Konya’daki baro seçimleri etrafında gelişen kulislerden haberdar olmadığını belirten Türkmenoğlu, “Benim baro seçimlerinde bir oyum var. Eşim de avukat. Ailecek bizim beş oyumuz var. Gelişmeler muvacehesinde karar vereceğiz” demeyi ihmal etmedi.
Partinin Konya’daki avukat tepe isimlerinin avukatlar arasında paralel olarak nitelenen listeyi destekleme kararına varmış olmalarının MKYK üyelerini bile rahatsız edecek bir noktaya varmış olması bana ilginç gelmedi.
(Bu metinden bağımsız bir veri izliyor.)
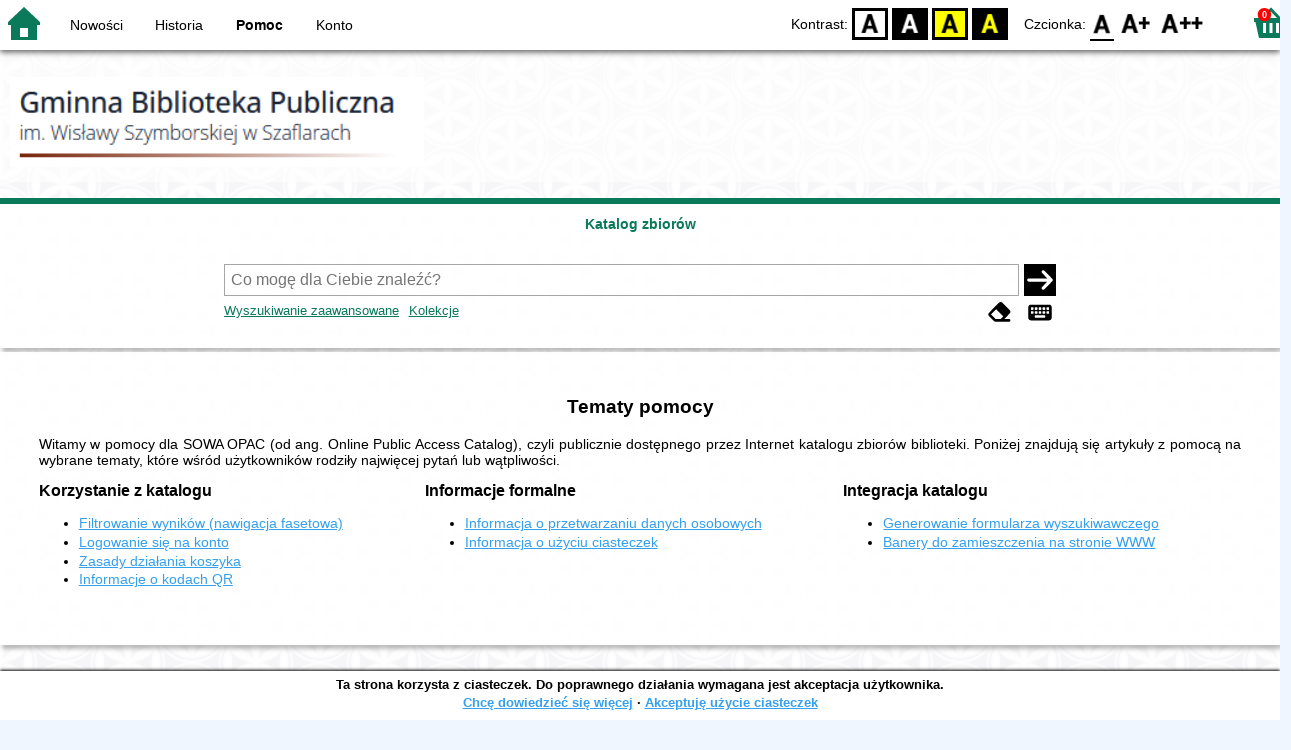

--- FILE ---
content_type: text/css
request_url: https://www.szaflary-gbp.sowa.pl/site/gen/szaflary-gbp.sowa.pl/custom.css
body_size: 83
content:
:root {
  --color-rgb: 11, 122, 90;
}

body {
       background-color: #F0F6FF;
       background-image: url("/site/media/szaflary-gbp_bg.png");
       background-size: 10%;
       background-repeat: repeat;
                   }


#n-header-logo-left > img {
  height: 90px;
}

#n-header-logo-left {
  padding-left: 10px;
  padding-top: 15px;
}


.acc-form-description {
    text-align: left ;
}

.svg-collections-accent {
  fill: rgb(126, 45, 20);
 }
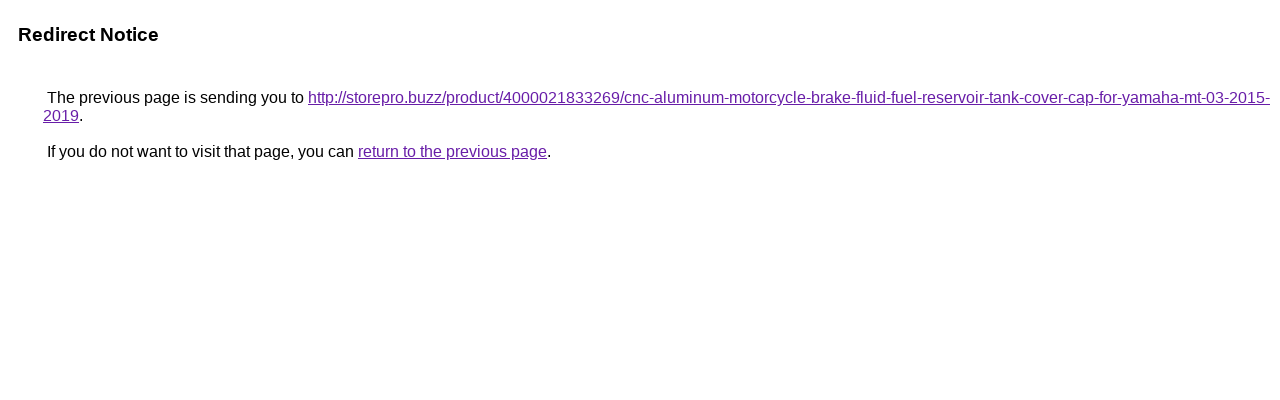

--- FILE ---
content_type: text/html; charset=UTF-8
request_url: https://images.google.ac/url?q=http://storepro.buzz/product/4000021833269/cnc-aluminum-motorcycle-brake-fluid-fuel-reservoir-tank-cover-cap-for-yamaha-mt-03-2015-2019
body_size: 460
content:
<html lang="en"><head><meta http-equiv="Content-Type" content="text/html; charset=UTF-8"><title>Redirect Notice</title><style>body,div,a{font-family:Roboto,Arial,sans-serif}body{background-color:var(--xhUGwc);margin-top:3px}div{color:var(--YLNNHc)}a:link{color:#681da8}a:visited{color:#681da8}a:active{color:#ea4335}div.mymGo{border-top:1px solid var(--gS5jXb);border-bottom:1px solid var(--gS5jXb);background:var(--aYn2S);margin-top:1em;width:100%}div.aXgaGb{padding:0.5em 0;margin-left:10px}div.fTk7vd{margin-left:35px;margin-top:35px}</style></head><body><div class="mymGo"><div class="aXgaGb"><font style="font-size:larger"><b>Redirect Notice</b></font></div></div><div class="fTk7vd">&nbsp;The previous page is sending you to <a href="http://storepro.buzz/product/4000021833269/cnc-aluminum-motorcycle-brake-fluid-fuel-reservoir-tank-cover-cap-for-yamaha-mt-03-2015-2019">http://storepro.buzz/product/4000021833269/cnc-aluminum-motorcycle-brake-fluid-fuel-reservoir-tank-cover-cap-for-yamaha-mt-03-2015-2019</a>.<br><br>&nbsp;If you do not want to visit that page, you can <a href="#" id="tsuid_0dIfacDZFaqX5OMP2ZbIoAw_1">return to the previous page</a>.<script nonce="ViyulW2Dg3e5v2_PwV4DQA">(function(){var id='tsuid_0dIfacDZFaqX5OMP2ZbIoAw_1';(function(){document.getElementById(id).onclick=function(){window.history.back();return!1};}).call(this);})();(function(){var id='tsuid_0dIfacDZFaqX5OMP2ZbIoAw_1';var ct='originlink';var oi='unauthorizedredirect';(function(){document.getElementById(id).onmousedown=function(){var b=document&&document.referrer,a="encodeURIComponent"in window?encodeURIComponent:escape,c="";b&&(c=a(b));(new Image).src="/url?sa=T&url="+c+"&oi="+a(oi)+"&ct="+a(ct);return!1};}).call(this);})();</script><br><br><br></div></body></html>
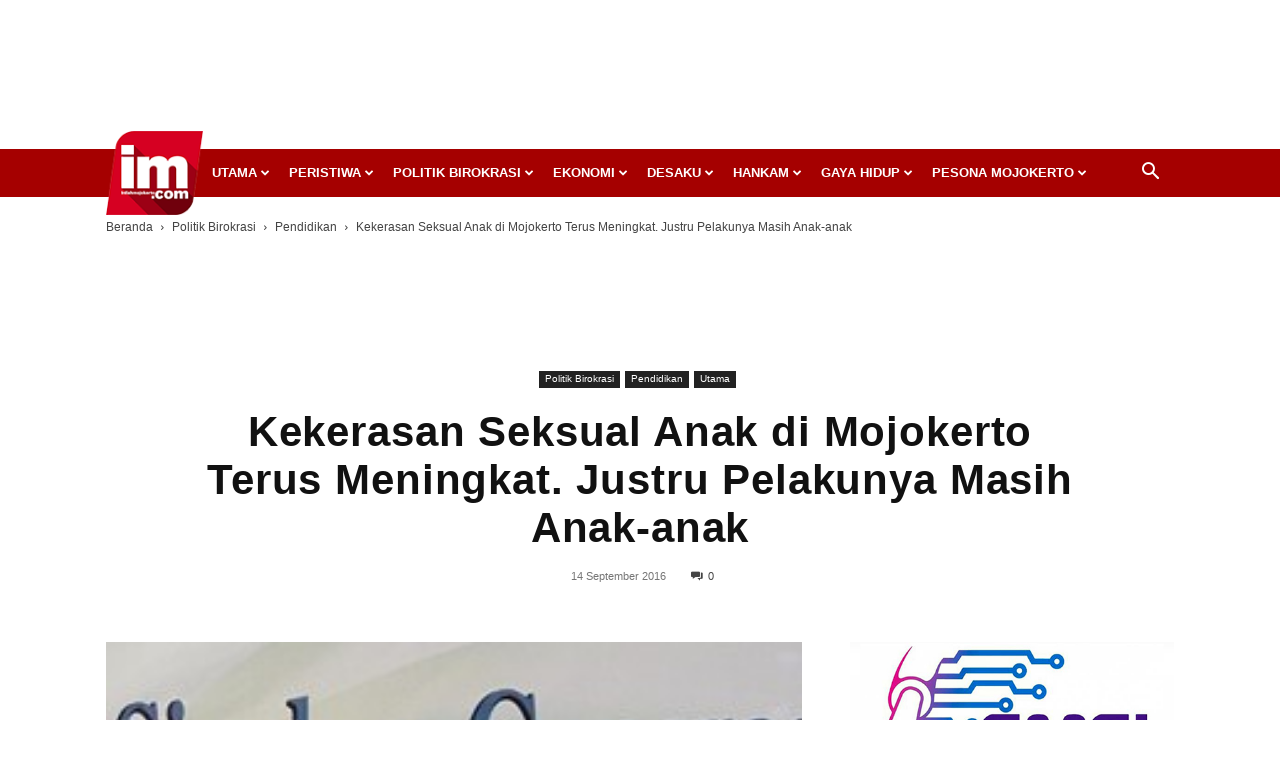

--- FILE ---
content_type: text/html; charset=utf-8
request_url: https://www.google.com/recaptcha/api2/aframe
body_size: 268
content:
<!DOCTYPE HTML><html><head><meta http-equiv="content-type" content="text/html; charset=UTF-8"></head><body><script nonce="HYwvmtLe6iHTUM4VRzbWNA">/** Anti-fraud and anti-abuse applications only. See google.com/recaptcha */ try{var clients={'sodar':'https://pagead2.googlesyndication.com/pagead/sodar?'};window.addEventListener("message",function(a){try{if(a.source===window.parent){var b=JSON.parse(a.data);var c=clients[b['id']];if(c){var d=document.createElement('img');d.src=c+b['params']+'&rc='+(localStorage.getItem("rc::a")?sessionStorage.getItem("rc::b"):"");window.document.body.appendChild(d);sessionStorage.setItem("rc::e",parseInt(sessionStorage.getItem("rc::e")||0)+1);localStorage.setItem("rc::h",'1766948993327');}}}catch(b){}});window.parent.postMessage("_grecaptcha_ready", "*");}catch(b){}</script></body></html>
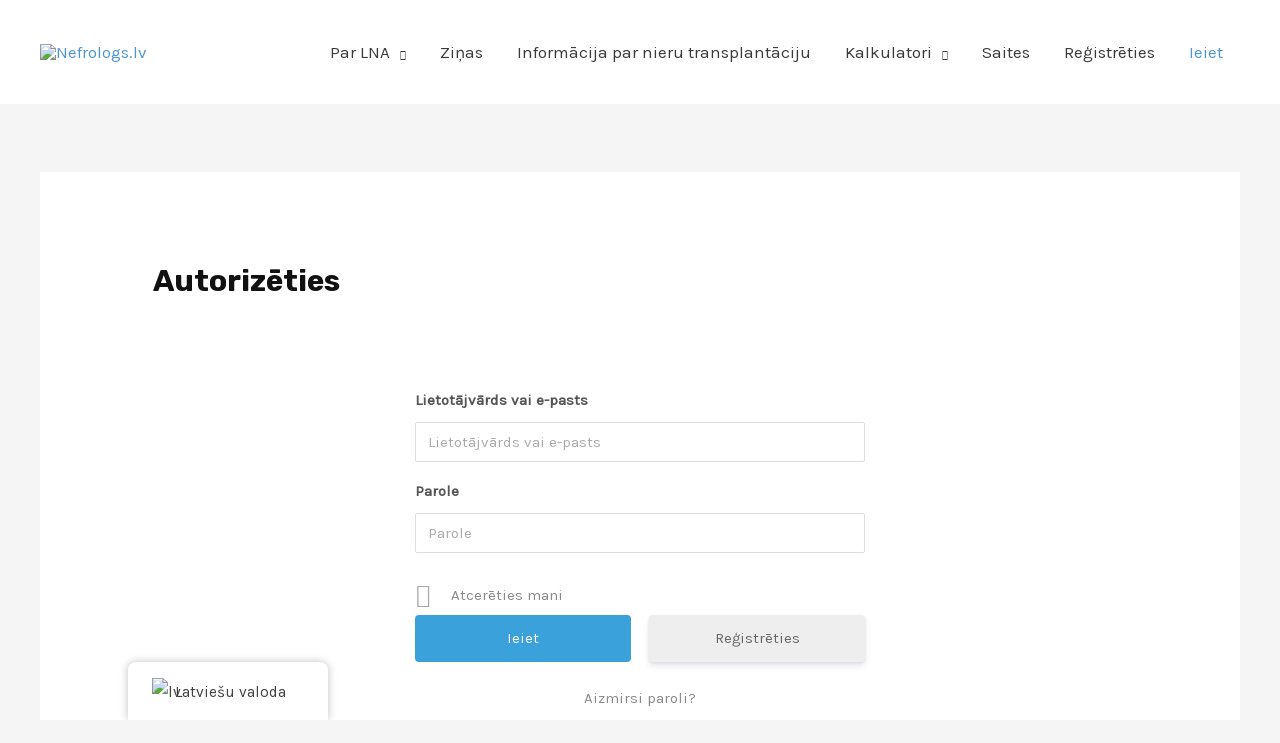

--- FILE ---
content_type: text/css
request_url: https://nefrologs.lv/wp-content/plugins/surecart/packages/blocks-next/build/blocks/product-quick-view/style-index.css?ver=1.0.0
body_size: 591
content:
.wp-block-surecart-product-quick-view{width:100%;interpolate-size:allow-keywords}.wp-block-surecart-product-quick-view .sc-product-quick-view-dialog{background:var(--sc-panel-background-color);border:none;border-radius:var(--sc-border-radius-medium);bottom:var(--sc-quick-add-inset,30px);-webkit-box-shadow:0 10px 30px rgba(0,0,0,.3);box-shadow:0 10px 30px rgba(0,0,0,.3);-webkit-box-sizing:border-box;box-sizing:border-box;height:-webkit-fit-content;height:-moz-fit-content;height:fit-content;max-height:90vh;max-width:850px;opacity:0;overflow:auto;position:fixed;right:var(--sc-quick-add-inset,30px);-webkit-transform:scale(.95);-ms-transform:scale(.95);transform:scale(.95);-webkit-transition:opacity,var(--sc-transition-medium),-webkit-transform;transition:opacity,var(--sc-transition-medium),-webkit-transform;transition:opacity,transform,var(--sc-transition-medium);transition:opacity,transform,var(--sc-transition-medium),-webkit-transform;width:calc(100vw - 60px);z-index:10000}.wp-block-surecart-product-quick-view .sc-product-quick-view-dialog__content{padding:30px}.wp-block-surecart-product-quick-view .sc-product-quick-view-dialog .sc-view-product-page-sticky{display:-webkit-box;display:-ms-flexbox;display:flex;inset-block-end:0;inset-inline-start:0;position:sticky;-webkit-box-pack:justify;-ms-flex-pack:justify;background-color:#fff;border-top:solid var(--sc-input-border-width) var(--sc-input-border-color);justify-content:space-between;padding:1em;text-decoration:none;z-index:99}.wp-block-surecart-product-quick-view .sc-product-quick-view-dialog .sc-view-product-page-sticky.hidden{display:none}.wp-block-surecart-product-quick-view .sc-product-quick-view-dialog.position-center,.wp-block-surecart-product-quick-view .sc-product-quick-view-dialog.position-center-center{left:50%;top:50%;-webkit-transform:translate(-50%,-50%)!important;-ms-transform:translate(-50%,-50%)!important;transform:translate(-50%,-50%)!important}.wp-block-surecart-product-quick-view .sc-product-quick-view-dialog.position-top-left{left:var(--sc-quick-add-inset,30px);top:var(--sc-quick-add-inset,30px)}.wp-block-surecart-product-quick-view .sc-product-quick-view-dialog.position-top-center{left:50%;top:var(--sc-quick-add-inset,30px);-webkit-transform:translateX(-50%)!important;-ms-transform:translateX(-50%)!important;transform:translateX(-50%)!important}.wp-block-surecart-product-quick-view .sc-product-quick-view-dialog.position-top-right{right:var(--sc-quick-add-inset,30px);top:var(--sc-quick-add-inset,30px)}.wp-block-surecart-product-quick-view .sc-product-quick-view-dialog.position-center-left{left:var(--sc-quick-add-inset,30px);top:50%;-webkit-transform:translateY(-50%)!important;-ms-transform:translateY(-50%)!important;transform:translateY(-50%)!important}.wp-block-surecart-product-quick-view .sc-product-quick-view-dialog.position-center-right{right:var(--sc-quick-add-inset,30px);top:50%;-webkit-transform:translateY(-50%)!important;-ms-transform:translateY(-50%)!important;transform:translateY(-50%)!important}.wp-block-surecart-product-quick-view .sc-product-quick-view-dialog.position-bottom-left{bottom:var(--sc-quick-add-inset,30px);left:var(--sc-quick-add-inset,30px)}.wp-block-surecart-product-quick-view .sc-product-quick-view-dialog.position-bottom-center{bottom:var(--sc-quick-add-inset,30px);left:50%;-webkit-transform:translateX(-50%)!important;-ms-transform:translateX(-50%)!important;transform:translateX(-50%)!important}.wp-block-surecart-product-quick-view .sc-product-quick-view-dialog.position-bottom-right{bottom:var(--sc-quick-add-inset,30px);right:var(--sc-quick-add-inset,30px)}.wp-block-surecart-product-quick-view .sc-product-quick-view-overlay{background-color:rgba(0,0,0,.5);height:100vh;left:0;opacity:0;overflow:hidden;pointer-events:none;position:fixed;top:0;-webkit-transition:opacity .3s ease;transition:opacity .3s ease;width:100vw;z-index:9999}.wp-block-surecart-product-quick-view.sc-modal-active .sc-product-quick-view-dialog{opacity:1;-webkit-transform:scale(1);-ms-transform:scale(1);transform:scale(1)}.wp-block-surecart-product-quick-view.sc-modal-active .sc-product-quick-view-overlay{opacity:1;pointer-events:all}body.sc-product-quick-view-open{overflow:hidden}body.admin-bar .sc-product-quick-view-dialog.position-top-center,body.admin-bar .sc-product-quick-view-dialog.position-top-left,body.admin-bar .sc-product-quick-view-dialog.position-top-right{top:32px}


--- FILE ---
content_type: application/x-javascript
request_url: https://nefrologs.lv/wp-content/plugins/events-manager/includes/external/flatpickr/l10n/lv.js?ver=7.2.2.1
body_size: 418
content:
(function (global, factory) {
  typeof exports === 'object' && typeof module !== 'undefined' ? factory(exports) :
  typeof define === 'function' && define.amd ? define(['exports'], factory) :
  (global = typeof globalThis !== 'undefined' ? globalThis : global || self, factory(global.lv = {}));
}(this, (function (exports) { 'use strict';

  var fp = typeof window !== "undefined" && window.flatpickr !== undefined
      ? window.flatpickr
      : {
          l10ns: {},
      };
  var Latvian = {
      firstDayOfWeek: 1,
      weekdays: {
          shorthand: ["Sv", "Pr", "Ot", "Tr", "Ce", "Pk", "Se"],
          longhand: [
              "Svētdiena",
              "Pirmdiena",
              "Otrdiena",
              "Trešdiena",
              "Ceturtdiena",
              "Piektdiena",
              "Sestdiena",
          ],
      },
      months: {
          shorthand: [
              "Jan",
              "Feb",
              "Mar",
              "Apr",
              "Mai",
              "Jūn",
              "Jūl",
              "Aug",
              "Sep",
              "Okt",
              "Nov",
              "Dec",
          ],
          longhand: [
              "Janvāris",
              "Februāris",
              "Marts",
              "Aprīlis",
              "Maijs",
              "Jūnijs",
              "Jūlijs",
              "Augusts",
              "Septembris",
              "Oktobris",
              "Novembris",
              "Decembris",
          ],
      },
      rangeSeparator: " līdz ",
      time_24hr: true,
  };
  fp.l10ns.lv = Latvian;
  var lv = fp.l10ns;

  exports.Latvian = Latvian;
  exports.default = lv;

  Object.defineProperty(exports, '__esModule', { value: true });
30 Mart yerel seçimleri öncesi Dışişleri Bakanlığı’nda şimdiki Başbakanımız Ahmet Davutoğlu’nun başkanlık ettiği son derece gizli bir toplantının “iyi saatte olsunlar” tarafından dinlenmesine 20’den fazla Anadolu Barosu tepki göstermişti. Ama aralarında Konya Barosu yoktu. Bunu kendisiyle konuşmak istediğim Fevzi Kayacan “açıklama” yapmayacağını söylemişti. Daha önce birçok başka konuda diğer barolarla birlikte hareket eden, açıklama yapan Konya Barosu’nun bu konuda bir açıklama yapmaması elbette garibime gitmişti.
Bunu o dönemde bizzat AK Parti İl Başkanı Ahmet Sorgun’la konuşmuş, Sorgun’dan Konya Baro Başkanı’nın “AK Parti’nin askeri değiliz” şeklindeki bir açıklaması dolayısıyla uyarıldığı bilgisine ulaşmıştım. Ahmet Bey ayrıca baro seçimleri dolayısıyla Fevzi Kayacan’ın bir “denge politikası” gözettiğini de söylemişti.
Şu sıralar avukatlar arasında konuşulanlar doğruysa demek ki bu “denge siyaseti” içinde Ahmet abi de yer alıyor. Bu bir çıkarım, kesin bir bilgi ve yargı değil. Böyle değerlendirilmeli söylediğim. Sahi Ahmet abi, Tahir bey siz bu denge siyasetinde yer alıyor musunuz? Ya Gülay Hanım (Samancı), Harun Bey (Tüfekçi) sizin baro seçimlerine ilişkin görüşünüz nedir?